Eyes on Nigeria- tick, tick, tick.
In Nigeria, which recorded its first death from Ebola in late July, authorities in Lagos said eight people who came in contact with the deceased U.S. citizen Patrick Sawyer were showing signs of the deadly disease.
Nigerian authorities have been searching for and monitoring anyone who came into contact with Sawyer before and after he began showing symptoms. According to Health Minister Onyebuchi Chukwu, public health authorities are monitoring 70 people, have quarantined eight and say three are symptomatic.
Sawyer, a Liberian-American, stopped over in Ghana and Togo on his way from Liberia to Nigeria the day he fell ill. He was planning to return to his family in Minnesota in mid-August. His movement across West Africa sparked a search for 30,000 people he may have come into contact with.
The second confirmed case in Nigeria is a doctor who treated Patrick Sawyer, the Liberian-American man who died July 25 days after arriving in Nigeria from Liberia, said Nigerian Health Minister Onyebuchi Chukwu.

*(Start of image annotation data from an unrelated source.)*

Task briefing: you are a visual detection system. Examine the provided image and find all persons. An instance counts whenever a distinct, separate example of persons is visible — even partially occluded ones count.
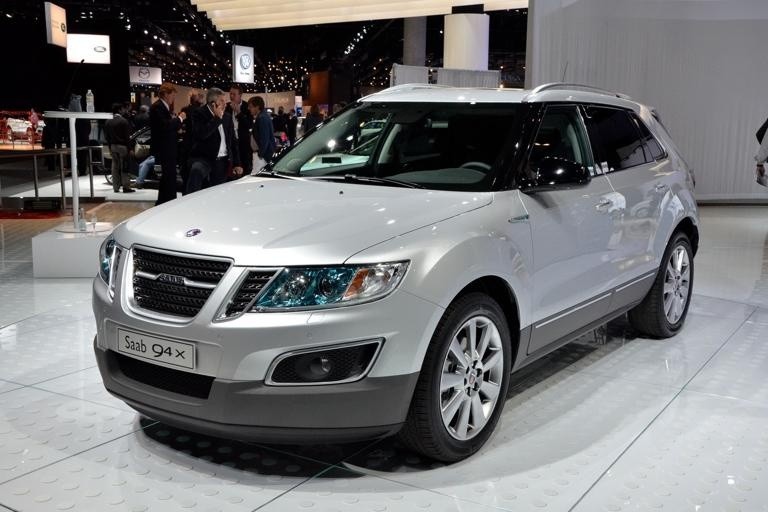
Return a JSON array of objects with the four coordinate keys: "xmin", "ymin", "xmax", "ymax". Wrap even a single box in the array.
[
  {"xmin": 752, "ymin": 117, "xmax": 768, "ymax": 187},
  {"xmin": 303, "ymin": 104, "xmax": 342, "ymax": 132},
  {"xmin": 273, "ymin": 106, "xmax": 297, "ymax": 147},
  {"xmin": 42, "ymin": 118, "xmax": 90, "ymax": 177},
  {"xmin": 150, "ymin": 85, "xmax": 186, "ymax": 206},
  {"xmin": 104, "ymin": 102, "xmax": 135, "ymax": 193},
  {"xmin": 248, "ymin": 96, "xmax": 277, "ymax": 165},
  {"xmin": 180, "ymin": 85, "xmax": 253, "ymax": 192},
  {"xmin": 124, "ymin": 102, "xmax": 155, "ymax": 187}
]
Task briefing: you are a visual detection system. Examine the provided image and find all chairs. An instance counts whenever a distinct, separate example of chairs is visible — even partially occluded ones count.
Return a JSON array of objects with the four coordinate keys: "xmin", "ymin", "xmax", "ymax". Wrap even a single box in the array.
[{"xmin": 466, "ymin": 128, "xmax": 585, "ymax": 181}]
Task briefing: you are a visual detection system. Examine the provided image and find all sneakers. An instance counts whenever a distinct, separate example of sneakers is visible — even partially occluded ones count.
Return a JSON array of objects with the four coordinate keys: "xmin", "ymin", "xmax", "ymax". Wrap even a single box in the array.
[{"xmin": 130, "ymin": 183, "xmax": 142, "ymax": 188}]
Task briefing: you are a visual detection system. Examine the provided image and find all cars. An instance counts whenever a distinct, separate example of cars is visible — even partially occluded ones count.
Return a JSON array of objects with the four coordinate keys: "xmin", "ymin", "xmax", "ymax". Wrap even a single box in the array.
[
  {"xmin": 103, "ymin": 126, "xmax": 151, "ymax": 159},
  {"xmin": 92, "ymin": 82, "xmax": 699, "ymax": 461},
  {"xmin": 6, "ymin": 118, "xmax": 46, "ymax": 143}
]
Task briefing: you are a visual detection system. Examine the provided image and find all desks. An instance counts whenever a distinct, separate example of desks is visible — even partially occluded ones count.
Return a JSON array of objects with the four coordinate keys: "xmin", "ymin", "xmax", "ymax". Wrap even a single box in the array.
[{"xmin": 43, "ymin": 108, "xmax": 117, "ymax": 234}]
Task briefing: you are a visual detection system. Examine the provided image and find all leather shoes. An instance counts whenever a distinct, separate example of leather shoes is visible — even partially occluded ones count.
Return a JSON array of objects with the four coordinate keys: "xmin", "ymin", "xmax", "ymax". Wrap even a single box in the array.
[{"xmin": 123, "ymin": 188, "xmax": 135, "ymax": 193}]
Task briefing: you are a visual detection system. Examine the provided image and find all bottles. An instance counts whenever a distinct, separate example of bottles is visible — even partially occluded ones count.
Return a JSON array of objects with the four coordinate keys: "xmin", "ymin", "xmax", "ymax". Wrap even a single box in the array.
[
  {"xmin": 79, "ymin": 208, "xmax": 86, "ymax": 230},
  {"xmin": 86, "ymin": 90, "xmax": 94, "ymax": 113}
]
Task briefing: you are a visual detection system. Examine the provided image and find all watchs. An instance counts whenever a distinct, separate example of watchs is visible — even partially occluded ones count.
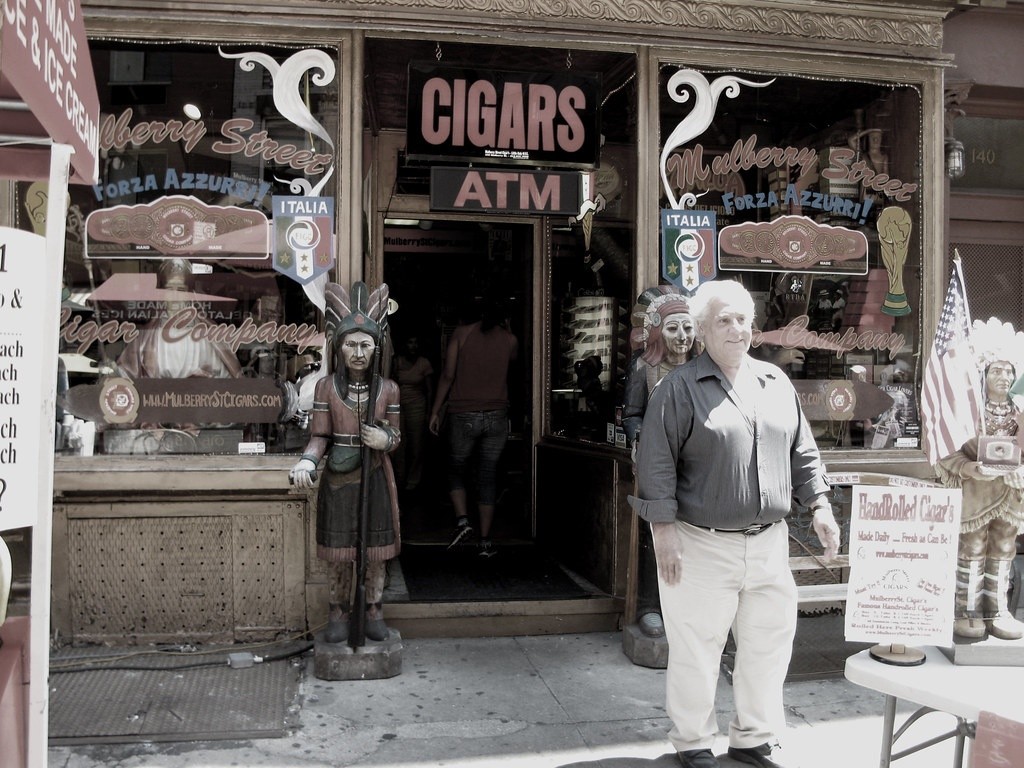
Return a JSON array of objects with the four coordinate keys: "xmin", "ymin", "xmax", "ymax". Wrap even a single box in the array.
[{"xmin": 811, "ymin": 502, "xmax": 833, "ymax": 515}]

Three others who also treated Sawyer now show symptoms of Ebola and their test results are pending, he said. Authorities are trying to trace and quarantine others in Lagos, sub-Saharan Africa’s largest city of 21 million people.
originally posted by: DirtyD
a reply to: JG1993
I posted bits from that very article several pages ago, I doubt I was the first to do so, and I doubt you'll be the last. As far as fatalities go, the last number I saw was closing in on 900, though some experts believe that nearly 50% of the cases have gone unreported.
The official Ebola death toll jumped from 729 to 887 on Monday as Liberia confirmed dozens of new cases, but the doctor told us he believes the real number is at least 50 percent higher.